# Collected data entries
■ ■ ■ ■ ■ ■ ■

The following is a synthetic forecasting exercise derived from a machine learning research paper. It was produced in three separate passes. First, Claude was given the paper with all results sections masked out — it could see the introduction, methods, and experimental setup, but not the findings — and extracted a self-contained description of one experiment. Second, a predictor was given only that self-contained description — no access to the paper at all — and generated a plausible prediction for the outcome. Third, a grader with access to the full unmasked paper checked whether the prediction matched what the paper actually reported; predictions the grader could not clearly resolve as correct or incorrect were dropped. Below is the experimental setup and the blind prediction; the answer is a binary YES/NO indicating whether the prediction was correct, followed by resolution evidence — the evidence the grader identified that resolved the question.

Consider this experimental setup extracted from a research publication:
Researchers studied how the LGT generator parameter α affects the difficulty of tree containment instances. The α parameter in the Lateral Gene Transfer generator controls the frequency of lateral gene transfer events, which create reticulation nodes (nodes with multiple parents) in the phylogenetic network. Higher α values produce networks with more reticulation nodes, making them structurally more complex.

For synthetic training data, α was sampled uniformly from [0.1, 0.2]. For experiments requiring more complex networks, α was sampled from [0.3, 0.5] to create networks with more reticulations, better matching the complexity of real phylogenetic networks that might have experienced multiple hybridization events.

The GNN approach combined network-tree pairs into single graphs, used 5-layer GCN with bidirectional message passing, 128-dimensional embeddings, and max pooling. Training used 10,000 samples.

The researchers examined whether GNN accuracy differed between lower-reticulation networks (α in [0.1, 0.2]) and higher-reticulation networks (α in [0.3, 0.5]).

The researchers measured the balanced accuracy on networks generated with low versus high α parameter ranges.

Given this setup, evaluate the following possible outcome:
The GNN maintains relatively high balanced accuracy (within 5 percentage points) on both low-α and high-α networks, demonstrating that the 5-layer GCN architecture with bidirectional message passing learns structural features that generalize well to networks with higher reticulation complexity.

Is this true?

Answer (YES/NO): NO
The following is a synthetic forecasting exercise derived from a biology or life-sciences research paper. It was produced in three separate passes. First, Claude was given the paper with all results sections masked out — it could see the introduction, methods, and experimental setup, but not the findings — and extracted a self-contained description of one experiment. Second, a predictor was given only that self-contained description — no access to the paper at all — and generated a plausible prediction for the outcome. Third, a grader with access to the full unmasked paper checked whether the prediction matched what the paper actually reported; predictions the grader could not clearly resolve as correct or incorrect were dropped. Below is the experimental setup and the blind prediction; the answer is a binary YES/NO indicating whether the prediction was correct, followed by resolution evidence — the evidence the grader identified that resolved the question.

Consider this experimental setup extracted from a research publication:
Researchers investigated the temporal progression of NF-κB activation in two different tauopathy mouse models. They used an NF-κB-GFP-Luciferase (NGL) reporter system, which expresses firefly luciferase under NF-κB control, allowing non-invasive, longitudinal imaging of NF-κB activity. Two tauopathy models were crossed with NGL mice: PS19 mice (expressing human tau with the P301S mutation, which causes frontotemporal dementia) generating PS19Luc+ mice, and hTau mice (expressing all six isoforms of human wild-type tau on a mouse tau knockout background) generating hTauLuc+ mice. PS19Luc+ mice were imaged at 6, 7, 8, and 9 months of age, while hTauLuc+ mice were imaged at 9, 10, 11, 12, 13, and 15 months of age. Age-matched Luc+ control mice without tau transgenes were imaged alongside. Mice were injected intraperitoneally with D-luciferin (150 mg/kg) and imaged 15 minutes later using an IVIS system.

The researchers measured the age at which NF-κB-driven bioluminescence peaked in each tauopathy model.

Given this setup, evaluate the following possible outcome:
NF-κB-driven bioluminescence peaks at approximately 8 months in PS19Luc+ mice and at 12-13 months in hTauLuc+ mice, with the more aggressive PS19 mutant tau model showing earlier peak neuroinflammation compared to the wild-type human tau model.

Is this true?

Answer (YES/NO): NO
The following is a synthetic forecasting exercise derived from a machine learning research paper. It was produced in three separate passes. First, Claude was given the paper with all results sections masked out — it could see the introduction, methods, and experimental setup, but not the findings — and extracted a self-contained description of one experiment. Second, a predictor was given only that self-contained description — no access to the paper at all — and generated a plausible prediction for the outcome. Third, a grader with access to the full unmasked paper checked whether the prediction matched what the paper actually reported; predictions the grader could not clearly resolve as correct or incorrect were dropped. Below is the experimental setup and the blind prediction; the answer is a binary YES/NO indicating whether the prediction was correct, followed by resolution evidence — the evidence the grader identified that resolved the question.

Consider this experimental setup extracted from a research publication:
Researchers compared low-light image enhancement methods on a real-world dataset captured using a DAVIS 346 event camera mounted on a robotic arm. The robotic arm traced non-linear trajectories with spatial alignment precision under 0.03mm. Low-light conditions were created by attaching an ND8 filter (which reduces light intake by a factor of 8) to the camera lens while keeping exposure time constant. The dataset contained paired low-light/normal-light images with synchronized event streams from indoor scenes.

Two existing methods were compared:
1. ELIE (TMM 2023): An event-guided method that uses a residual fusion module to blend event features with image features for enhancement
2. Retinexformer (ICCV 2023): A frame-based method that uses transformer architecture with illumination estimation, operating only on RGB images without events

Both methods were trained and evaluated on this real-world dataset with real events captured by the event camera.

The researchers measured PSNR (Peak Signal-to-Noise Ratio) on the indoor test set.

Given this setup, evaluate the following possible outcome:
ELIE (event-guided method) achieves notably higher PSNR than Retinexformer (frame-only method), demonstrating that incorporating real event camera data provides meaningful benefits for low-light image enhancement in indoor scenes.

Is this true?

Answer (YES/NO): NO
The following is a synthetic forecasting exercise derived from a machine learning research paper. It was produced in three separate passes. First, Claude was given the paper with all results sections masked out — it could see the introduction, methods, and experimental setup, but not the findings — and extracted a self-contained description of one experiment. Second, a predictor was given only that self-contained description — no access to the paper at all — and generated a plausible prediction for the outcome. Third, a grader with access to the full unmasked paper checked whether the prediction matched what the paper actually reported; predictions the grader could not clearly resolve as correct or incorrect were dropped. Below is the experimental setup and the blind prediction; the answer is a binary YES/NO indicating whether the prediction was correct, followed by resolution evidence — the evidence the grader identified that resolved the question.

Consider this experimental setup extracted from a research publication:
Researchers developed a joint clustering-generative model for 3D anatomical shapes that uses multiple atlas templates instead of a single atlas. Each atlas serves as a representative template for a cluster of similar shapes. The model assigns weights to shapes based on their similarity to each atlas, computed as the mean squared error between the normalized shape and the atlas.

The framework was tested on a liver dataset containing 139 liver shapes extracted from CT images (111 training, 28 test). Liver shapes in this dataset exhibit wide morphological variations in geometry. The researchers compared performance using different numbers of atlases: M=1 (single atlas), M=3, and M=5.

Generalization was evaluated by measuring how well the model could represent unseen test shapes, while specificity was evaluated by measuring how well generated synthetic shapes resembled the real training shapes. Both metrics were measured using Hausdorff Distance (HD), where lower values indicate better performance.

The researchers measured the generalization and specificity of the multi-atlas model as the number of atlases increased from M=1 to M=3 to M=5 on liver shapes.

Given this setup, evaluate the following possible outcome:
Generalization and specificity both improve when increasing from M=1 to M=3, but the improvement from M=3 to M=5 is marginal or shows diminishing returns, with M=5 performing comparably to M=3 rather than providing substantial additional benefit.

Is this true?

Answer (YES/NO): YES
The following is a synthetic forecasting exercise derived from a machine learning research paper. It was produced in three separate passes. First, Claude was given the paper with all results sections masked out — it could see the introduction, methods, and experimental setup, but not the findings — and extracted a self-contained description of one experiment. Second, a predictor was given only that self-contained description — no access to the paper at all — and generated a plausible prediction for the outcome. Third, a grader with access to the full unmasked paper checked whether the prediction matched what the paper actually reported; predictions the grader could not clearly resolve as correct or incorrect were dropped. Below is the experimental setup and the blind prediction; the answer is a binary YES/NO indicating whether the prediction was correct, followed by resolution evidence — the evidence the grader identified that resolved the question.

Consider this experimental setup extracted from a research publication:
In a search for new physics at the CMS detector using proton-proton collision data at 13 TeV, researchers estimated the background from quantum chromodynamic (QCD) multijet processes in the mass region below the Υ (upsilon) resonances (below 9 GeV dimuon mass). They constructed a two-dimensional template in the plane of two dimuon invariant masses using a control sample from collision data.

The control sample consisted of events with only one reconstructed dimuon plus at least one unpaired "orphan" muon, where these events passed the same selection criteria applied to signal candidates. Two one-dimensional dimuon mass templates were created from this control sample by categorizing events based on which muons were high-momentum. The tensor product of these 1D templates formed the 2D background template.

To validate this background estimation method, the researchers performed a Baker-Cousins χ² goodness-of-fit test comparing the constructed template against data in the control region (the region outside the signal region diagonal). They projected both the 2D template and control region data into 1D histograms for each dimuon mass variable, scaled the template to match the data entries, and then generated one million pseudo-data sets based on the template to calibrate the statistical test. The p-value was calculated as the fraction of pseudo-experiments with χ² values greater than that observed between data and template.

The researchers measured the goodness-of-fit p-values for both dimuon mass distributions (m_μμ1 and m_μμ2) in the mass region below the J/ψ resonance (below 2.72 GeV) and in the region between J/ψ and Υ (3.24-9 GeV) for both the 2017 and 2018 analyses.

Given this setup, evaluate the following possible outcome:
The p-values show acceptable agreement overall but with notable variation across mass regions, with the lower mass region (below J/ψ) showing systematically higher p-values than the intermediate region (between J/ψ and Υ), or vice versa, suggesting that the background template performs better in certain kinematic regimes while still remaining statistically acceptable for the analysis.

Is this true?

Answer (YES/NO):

■ ■ ■ ■ ■ ■ ■

# What you have to do
Copy every line of the records above that contains "captured".

# Answer for the task
Researchers compared low-light image enhancement methods on a real-world dataset captured using a DAVIS 346 event camera mounted on a robotic arm. The robotic arm traced non-linear trajectories with spatial alignment precision under 0.03mm. Low-light conditions were created by attaching an ND8 filter (which reduces light intake by a factor of 8) to the camera lens while keeping exposure time constant. The dataset contained paired low-light/normal-light images with synchronized event streams from indoor scenes.
Both methods were trained and evaluated on this real-world dataset with real events captured by the event camera.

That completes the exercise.